Use whatever nuts and seeds you already have. Like with most recipes, it is more about customizing everything with your twists.
- 1/2 cup unsweetened coconut flake
- 2 cups slivered raw almonds (slivered almonds do best here)
- 1 1/4 cup raw pecans
- 1 cup raw walnuts
- 3 Tbsp chia seeds
- 1 Tbsp flaxseed meal
- 1 1/2 tsp ground cinnamon (optional)
- 2 Tbsp coconut, cane, or muscovado sugar
- 1/4 tsp sea salt
- 3 tbsp coconut or olive oil
- 1/3 scant cup maple syrup (or sub agave or honey if not vegan)
- 1/4 cup dried blueberries (optional // or other dried fruit)
- 1/4 cup roasted unsalted sunflower seeds (optional)
- Preheat the oven to 325 degrees F (162 C) and position a rack in the center of the oven.
- In a large mixing bowl, combine the coconut, nuts, chia seeds, flaxseed, cinnamon, coconut sugar, and salt.
- In a small saucepan over low heat, warm the coconut oil and maple syrup, pour over the dry ingredients and mix well.
- Spread the mixture evenly onto a large baking sheet (may require two depending on size) and bake for 20 minutes. Then remove from oven, add dried blueberries, and roasted sunflower seeds, and stir.

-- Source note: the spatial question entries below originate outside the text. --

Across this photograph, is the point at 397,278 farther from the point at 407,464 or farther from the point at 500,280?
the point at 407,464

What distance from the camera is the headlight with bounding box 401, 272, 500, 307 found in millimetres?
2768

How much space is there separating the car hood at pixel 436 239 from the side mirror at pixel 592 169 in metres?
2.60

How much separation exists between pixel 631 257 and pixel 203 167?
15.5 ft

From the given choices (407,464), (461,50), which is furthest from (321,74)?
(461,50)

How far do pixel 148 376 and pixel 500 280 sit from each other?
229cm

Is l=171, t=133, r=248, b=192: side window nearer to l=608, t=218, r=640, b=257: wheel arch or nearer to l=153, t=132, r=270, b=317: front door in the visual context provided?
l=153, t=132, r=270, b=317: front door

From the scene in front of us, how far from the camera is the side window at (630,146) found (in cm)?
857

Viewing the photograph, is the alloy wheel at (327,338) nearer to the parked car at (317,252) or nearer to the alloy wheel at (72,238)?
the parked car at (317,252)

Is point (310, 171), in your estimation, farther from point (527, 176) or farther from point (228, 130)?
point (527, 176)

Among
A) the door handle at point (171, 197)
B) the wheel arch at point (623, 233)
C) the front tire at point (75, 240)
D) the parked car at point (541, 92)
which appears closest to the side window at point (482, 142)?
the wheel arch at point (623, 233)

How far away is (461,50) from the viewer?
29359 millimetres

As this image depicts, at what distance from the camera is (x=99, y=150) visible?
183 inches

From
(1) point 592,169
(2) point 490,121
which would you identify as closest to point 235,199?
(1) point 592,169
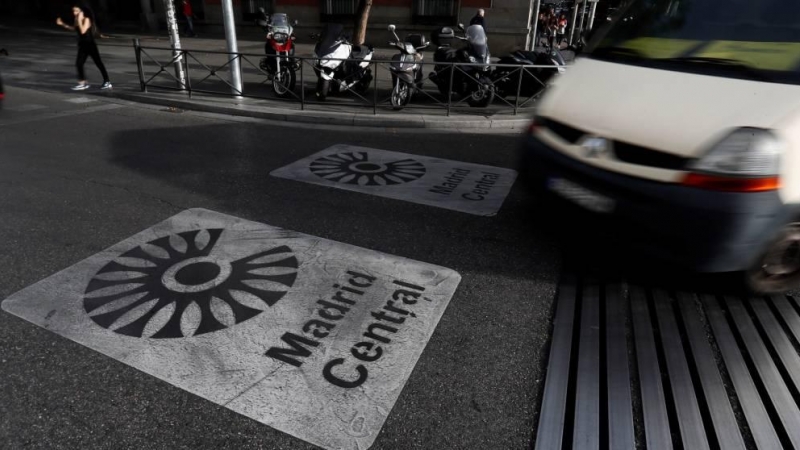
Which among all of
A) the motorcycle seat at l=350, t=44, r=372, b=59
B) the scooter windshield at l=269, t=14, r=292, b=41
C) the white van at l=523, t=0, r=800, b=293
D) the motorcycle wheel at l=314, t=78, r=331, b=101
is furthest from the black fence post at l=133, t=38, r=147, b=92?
the white van at l=523, t=0, r=800, b=293

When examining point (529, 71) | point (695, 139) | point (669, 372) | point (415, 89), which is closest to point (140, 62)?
point (415, 89)

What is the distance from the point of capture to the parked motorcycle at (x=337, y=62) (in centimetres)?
885

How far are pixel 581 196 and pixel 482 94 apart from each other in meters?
6.01

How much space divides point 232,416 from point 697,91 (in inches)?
129

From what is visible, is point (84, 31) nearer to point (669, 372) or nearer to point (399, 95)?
point (399, 95)

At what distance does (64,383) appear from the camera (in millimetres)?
2432

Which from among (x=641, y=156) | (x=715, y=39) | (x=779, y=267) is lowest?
(x=779, y=267)

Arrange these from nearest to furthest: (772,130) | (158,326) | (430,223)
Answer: (772,130), (158,326), (430,223)

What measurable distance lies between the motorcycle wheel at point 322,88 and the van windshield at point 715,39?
5.85 metres

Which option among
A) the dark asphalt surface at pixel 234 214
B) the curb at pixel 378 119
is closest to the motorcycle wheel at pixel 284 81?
the curb at pixel 378 119

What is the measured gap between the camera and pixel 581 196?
11.0ft

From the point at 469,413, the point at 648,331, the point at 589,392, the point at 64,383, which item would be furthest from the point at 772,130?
the point at 64,383

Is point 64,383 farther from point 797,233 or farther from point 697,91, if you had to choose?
point 797,233

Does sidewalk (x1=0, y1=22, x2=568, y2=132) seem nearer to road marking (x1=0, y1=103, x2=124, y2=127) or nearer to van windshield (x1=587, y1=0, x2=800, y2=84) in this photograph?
road marking (x1=0, y1=103, x2=124, y2=127)
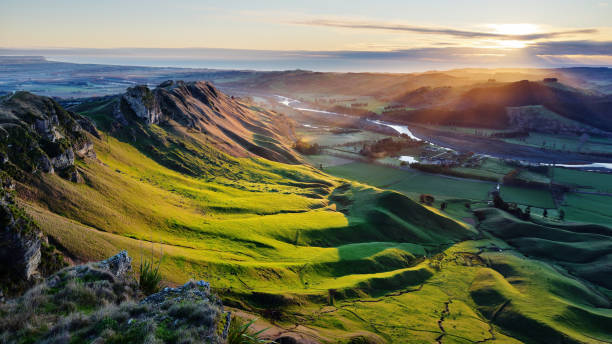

- Increase heat to 340 degrees F (171 C) and return to oven for another 5-8 minutes, or until deep golden brown.
- The coconut oil will help this granola crisp up nicely, but be sure to observe it as it browns quickly.
- Once the granola is visibly browned and done cooking (about 27 minutes total for me), remove it from the oven and let it cool completely.
- Store in a container with an air-tight seal, and it should keep for a few weeks.
There you have it. For us, this recipe is a traveling companion. We use it as a paleo snack, and since the children genuinely enjoy it, it is a favorite that just keeps coming back!